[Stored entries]
↓↓↓
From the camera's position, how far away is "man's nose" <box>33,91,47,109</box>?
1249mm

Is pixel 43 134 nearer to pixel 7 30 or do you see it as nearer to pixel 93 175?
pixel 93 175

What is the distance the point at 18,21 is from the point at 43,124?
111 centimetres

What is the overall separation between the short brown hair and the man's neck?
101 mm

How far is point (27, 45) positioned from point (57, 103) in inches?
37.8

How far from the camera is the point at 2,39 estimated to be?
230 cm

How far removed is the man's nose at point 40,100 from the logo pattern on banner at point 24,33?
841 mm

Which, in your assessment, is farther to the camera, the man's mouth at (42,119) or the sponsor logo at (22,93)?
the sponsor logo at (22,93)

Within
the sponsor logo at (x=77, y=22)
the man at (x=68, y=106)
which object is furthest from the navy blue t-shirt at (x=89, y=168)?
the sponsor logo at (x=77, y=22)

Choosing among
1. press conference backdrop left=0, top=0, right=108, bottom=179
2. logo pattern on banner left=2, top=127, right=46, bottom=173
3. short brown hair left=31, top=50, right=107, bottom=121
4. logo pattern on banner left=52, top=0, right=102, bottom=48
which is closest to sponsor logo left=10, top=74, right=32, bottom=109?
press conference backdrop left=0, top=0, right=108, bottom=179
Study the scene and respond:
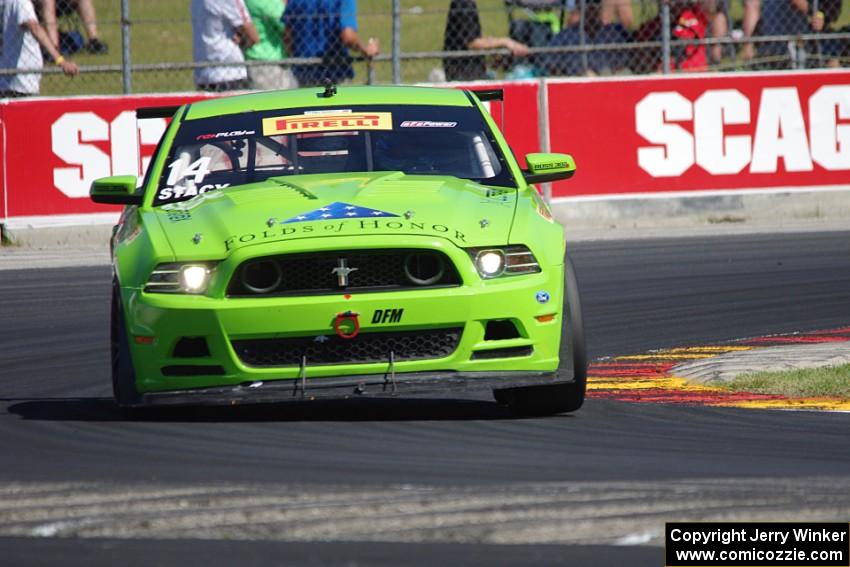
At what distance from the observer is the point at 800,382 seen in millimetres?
8555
↑↑↑
▸ **GOAL**
Retype the stored entries word for word, beginning with the line containing "How far is point" and continuing through the end of the records. Omit the pictures.

▸ **REPLY TO THE TASK**
How far is point (27, 45) positioned from point (57, 103) in inches?
37.8

How far from the camera is the point at 2,39 estimated to be?
230 cm

How far removed is the man's nose at point 40,100 from the logo pattern on banner at point 24,33?
841 mm

Which, in your assessment, is farther to the camera, the man's mouth at (42,119) or the sponsor logo at (22,93)?
the sponsor logo at (22,93)

Within
the sponsor logo at (x=77, y=22)
the man at (x=68, y=106)
which object is furthest from the navy blue t-shirt at (x=89, y=168)?
the sponsor logo at (x=77, y=22)

Choosing among
1. press conference backdrop left=0, top=0, right=108, bottom=179
2. logo pattern on banner left=2, top=127, right=46, bottom=173
3. short brown hair left=31, top=50, right=107, bottom=121
4. logo pattern on banner left=52, top=0, right=102, bottom=48
which is closest to sponsor logo left=10, top=74, right=32, bottom=109?
press conference backdrop left=0, top=0, right=108, bottom=179
Study the scene and respond:
At what distance from the observer is the point at 800,382 seen in millimetres?
8555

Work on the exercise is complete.